Shyam Sankar, CTO of Palantir Technologies, has shared insights into how AI is transforming software development within his own company. His remarks highlight a compelling trend: the emergence of “AI Forward Deployed Engineers” (FDEs). Sankar’s enthusiasm points to the potential of these AI-powered tools to revolutionize development speed, adaptability, and overall company agility. He likens the transformative power of AI to that of electricity, suggesting its value lies not in its creation, but in the tools and applications it empowers.

“The coolest stuff that I’ve been seeing is multiple teams internally at Palantir building AI FDEs,” Sankar said on the TBPN postcast. “It’s really compelling. It gets really far. It attacks different parts of the stack.”
He continued, “If every user could have their own on-demand, essentially infinite AI FDE, how much more stuff can you build? How much more quickly can you adapt? What’s your OODA loop as a company now?” The OODA loop – Observe, Orient, Decide, Act – refers to the decision-making cycle, a concept vital in military strategy and increasingly relevant in fast-paced business environments.
Sankar concluded his thought, stating, “So I think we’re deep in the implementation phase. If AI is electricity, all the value didn’t go to the people who made the turbine generators. It went to the people who made the tools that ran on electricity. And I think there’s just – we’re just so excited about proliferating and building those tools out.”

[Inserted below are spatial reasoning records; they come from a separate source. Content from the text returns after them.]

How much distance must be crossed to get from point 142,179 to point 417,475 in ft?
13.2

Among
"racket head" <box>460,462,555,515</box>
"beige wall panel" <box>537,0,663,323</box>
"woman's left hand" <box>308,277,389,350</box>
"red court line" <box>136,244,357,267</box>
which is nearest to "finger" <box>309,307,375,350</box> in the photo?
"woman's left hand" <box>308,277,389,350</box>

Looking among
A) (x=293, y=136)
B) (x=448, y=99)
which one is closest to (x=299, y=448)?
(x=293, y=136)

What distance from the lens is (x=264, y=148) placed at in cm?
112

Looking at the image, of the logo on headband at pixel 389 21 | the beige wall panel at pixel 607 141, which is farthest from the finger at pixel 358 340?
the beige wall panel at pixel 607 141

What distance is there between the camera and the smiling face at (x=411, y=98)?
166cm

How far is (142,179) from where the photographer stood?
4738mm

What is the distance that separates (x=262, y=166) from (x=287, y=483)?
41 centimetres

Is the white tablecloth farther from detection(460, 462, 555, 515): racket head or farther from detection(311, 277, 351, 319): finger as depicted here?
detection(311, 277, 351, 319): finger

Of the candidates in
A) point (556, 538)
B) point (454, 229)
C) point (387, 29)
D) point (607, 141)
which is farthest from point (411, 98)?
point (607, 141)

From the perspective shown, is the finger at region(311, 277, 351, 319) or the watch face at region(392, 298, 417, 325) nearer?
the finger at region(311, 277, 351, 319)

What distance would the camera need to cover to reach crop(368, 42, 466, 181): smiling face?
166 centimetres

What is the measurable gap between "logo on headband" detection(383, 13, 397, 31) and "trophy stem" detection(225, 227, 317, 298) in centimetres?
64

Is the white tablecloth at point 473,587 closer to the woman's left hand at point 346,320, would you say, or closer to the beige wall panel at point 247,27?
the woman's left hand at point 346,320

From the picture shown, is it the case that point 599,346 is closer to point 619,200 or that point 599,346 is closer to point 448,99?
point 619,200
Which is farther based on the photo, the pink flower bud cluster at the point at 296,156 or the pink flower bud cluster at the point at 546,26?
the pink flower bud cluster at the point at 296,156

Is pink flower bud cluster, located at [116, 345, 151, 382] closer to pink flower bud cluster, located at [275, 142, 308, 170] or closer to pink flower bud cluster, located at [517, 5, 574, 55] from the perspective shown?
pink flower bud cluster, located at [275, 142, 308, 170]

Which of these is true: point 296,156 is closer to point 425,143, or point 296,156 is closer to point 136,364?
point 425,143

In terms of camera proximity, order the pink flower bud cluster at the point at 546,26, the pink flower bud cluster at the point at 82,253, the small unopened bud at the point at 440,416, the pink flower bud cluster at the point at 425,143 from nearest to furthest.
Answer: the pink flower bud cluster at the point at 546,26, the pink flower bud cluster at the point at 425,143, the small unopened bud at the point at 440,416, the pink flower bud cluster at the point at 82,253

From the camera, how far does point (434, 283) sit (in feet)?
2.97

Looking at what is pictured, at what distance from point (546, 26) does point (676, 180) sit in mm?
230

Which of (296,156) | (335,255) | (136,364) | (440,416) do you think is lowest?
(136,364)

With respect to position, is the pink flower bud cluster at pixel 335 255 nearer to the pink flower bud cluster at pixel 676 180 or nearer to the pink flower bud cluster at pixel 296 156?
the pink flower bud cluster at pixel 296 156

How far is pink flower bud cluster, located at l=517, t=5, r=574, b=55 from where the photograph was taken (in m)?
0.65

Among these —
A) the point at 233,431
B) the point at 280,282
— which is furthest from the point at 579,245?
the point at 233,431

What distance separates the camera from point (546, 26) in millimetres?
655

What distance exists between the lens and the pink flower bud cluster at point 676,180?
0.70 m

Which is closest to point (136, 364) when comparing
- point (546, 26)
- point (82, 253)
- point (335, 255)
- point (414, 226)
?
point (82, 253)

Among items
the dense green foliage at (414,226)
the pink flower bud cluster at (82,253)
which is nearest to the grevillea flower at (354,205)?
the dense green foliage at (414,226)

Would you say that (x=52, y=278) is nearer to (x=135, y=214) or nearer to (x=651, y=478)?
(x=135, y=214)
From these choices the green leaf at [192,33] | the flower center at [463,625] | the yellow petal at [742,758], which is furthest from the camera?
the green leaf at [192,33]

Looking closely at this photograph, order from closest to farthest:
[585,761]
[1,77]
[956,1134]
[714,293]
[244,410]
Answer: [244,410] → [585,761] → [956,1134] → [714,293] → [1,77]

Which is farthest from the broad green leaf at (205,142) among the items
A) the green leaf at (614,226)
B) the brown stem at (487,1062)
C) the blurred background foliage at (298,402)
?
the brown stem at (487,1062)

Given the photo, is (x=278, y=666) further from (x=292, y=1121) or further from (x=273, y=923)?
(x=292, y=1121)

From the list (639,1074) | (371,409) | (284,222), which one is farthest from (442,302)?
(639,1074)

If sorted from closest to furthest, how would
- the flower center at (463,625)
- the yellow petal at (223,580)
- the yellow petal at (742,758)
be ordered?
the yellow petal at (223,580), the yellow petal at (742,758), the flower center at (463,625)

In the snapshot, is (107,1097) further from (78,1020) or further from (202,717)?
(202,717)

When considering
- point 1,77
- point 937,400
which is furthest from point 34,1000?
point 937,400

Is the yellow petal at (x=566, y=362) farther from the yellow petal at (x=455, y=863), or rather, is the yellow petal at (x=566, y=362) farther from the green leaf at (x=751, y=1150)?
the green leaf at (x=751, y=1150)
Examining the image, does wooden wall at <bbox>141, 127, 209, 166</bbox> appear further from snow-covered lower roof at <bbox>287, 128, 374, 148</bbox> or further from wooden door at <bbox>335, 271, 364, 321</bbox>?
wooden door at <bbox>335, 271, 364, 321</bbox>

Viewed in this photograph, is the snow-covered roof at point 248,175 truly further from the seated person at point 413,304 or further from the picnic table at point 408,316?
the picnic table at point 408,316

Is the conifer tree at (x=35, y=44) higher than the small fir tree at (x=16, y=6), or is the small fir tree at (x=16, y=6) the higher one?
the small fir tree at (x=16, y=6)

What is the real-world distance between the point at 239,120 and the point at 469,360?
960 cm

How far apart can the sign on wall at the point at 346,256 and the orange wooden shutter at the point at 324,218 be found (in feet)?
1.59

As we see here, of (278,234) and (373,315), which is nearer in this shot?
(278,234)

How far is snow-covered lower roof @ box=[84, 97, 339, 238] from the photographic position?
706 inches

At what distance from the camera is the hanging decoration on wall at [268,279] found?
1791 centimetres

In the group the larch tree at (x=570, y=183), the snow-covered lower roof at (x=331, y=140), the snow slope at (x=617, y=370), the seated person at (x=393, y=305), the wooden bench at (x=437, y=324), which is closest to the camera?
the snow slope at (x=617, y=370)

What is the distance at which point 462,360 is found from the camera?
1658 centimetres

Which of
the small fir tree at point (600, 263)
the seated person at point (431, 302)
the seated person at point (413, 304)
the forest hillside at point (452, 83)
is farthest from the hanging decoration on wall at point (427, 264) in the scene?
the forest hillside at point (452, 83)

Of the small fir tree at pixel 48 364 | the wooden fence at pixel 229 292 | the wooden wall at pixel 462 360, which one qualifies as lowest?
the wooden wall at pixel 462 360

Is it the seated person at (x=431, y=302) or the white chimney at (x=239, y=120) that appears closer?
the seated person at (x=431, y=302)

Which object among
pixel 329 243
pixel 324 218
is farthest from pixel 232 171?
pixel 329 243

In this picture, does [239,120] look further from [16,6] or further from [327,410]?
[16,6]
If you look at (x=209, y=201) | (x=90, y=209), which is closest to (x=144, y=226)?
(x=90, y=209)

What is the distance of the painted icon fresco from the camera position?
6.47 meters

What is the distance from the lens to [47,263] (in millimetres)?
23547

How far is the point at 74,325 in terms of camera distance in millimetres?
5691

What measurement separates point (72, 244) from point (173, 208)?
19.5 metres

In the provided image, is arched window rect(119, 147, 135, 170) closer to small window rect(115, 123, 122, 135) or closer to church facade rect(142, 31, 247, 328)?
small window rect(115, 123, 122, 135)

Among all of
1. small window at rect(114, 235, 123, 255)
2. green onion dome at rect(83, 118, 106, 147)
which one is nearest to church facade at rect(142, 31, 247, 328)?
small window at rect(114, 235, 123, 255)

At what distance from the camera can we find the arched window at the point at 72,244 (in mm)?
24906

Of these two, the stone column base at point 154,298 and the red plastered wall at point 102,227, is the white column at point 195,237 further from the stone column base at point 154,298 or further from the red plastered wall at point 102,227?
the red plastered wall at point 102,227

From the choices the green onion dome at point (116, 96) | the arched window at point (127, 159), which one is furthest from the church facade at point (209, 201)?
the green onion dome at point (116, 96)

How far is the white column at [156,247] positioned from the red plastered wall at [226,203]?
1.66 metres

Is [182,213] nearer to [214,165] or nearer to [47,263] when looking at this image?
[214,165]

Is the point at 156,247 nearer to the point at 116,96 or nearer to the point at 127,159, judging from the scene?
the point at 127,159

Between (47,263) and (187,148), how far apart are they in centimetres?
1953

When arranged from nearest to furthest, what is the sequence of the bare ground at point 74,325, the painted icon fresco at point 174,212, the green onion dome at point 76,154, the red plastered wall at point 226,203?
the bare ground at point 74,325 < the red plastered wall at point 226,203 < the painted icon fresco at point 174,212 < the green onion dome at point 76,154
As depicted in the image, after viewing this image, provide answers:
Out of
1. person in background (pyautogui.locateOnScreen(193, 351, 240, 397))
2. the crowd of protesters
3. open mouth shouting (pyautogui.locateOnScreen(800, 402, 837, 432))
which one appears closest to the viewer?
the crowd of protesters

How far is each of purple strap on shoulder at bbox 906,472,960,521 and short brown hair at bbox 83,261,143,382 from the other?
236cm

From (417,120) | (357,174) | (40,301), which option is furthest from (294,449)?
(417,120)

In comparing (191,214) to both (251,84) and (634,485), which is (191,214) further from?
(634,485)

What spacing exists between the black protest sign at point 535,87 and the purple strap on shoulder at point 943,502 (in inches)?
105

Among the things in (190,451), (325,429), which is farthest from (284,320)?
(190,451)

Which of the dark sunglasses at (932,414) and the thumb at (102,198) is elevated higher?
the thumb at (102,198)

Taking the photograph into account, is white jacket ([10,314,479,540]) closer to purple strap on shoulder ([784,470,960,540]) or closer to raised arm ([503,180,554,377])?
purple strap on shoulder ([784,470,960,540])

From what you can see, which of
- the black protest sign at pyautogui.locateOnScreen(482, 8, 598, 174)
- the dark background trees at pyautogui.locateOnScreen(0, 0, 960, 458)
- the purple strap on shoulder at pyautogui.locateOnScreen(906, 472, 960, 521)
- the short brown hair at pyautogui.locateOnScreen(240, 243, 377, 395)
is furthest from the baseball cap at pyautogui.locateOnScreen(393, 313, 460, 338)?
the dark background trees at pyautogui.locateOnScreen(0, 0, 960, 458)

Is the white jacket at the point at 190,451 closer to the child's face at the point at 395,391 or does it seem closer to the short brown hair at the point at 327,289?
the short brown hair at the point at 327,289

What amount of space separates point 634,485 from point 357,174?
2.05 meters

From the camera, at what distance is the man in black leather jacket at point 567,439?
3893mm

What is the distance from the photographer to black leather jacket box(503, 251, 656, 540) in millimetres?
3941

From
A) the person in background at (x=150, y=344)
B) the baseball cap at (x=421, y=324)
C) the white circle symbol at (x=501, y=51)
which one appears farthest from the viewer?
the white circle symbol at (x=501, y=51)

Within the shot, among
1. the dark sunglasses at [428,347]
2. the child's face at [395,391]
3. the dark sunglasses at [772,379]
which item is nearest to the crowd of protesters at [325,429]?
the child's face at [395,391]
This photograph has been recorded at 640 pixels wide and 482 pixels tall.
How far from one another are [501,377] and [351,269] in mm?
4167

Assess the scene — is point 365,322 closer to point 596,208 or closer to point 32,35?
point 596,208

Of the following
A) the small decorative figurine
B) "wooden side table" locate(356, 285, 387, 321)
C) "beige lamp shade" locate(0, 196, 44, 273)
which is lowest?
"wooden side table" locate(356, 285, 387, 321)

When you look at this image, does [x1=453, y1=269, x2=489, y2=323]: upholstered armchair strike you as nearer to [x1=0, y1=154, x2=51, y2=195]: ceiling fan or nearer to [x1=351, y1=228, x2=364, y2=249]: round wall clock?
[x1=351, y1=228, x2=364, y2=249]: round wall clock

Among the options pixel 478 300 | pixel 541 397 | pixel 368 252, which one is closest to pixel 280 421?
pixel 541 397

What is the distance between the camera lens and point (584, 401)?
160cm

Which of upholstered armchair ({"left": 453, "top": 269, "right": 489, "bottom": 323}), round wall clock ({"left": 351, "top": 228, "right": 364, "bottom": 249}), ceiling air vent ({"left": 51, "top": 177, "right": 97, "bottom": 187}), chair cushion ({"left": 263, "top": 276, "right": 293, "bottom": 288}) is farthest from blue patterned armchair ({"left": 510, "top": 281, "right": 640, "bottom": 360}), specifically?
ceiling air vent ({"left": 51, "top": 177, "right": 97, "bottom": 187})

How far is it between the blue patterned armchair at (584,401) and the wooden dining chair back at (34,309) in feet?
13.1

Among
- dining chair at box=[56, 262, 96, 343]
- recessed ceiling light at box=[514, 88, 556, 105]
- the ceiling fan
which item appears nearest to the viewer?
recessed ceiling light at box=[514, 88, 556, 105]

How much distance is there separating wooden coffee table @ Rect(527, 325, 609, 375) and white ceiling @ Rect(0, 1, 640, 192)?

Sankar’s analogy to electricity is particularly striking. Just as electricity revolutionized industries by powering a vast array of tools and machines, Sankar envisions AI as the driving force behind a new generation of software development tools. These AI FDEs are not merely automating existing tasks; they are fundamentally changing how software is built and deployed, empowering developers to achieve previously unimaginable levels of productivity and responsiveness.
Palantir isn’t the only company that’s adopting AI engineers. Klarna says it has stopped hiring humans entirely, and is looking at AI to boost productivity. Salesforce meanwhile has said that it won’t hire software engineers this year, and Inmobi has said that the gains that it’s seeing from AI will cause human software engineers to lose jobs. Shopify, meanwhile, has said it now checks with teams asking for more human resources why the task can’t be done with AI. And if these trends continue, they could end up reshaping the software engineering market as we know it.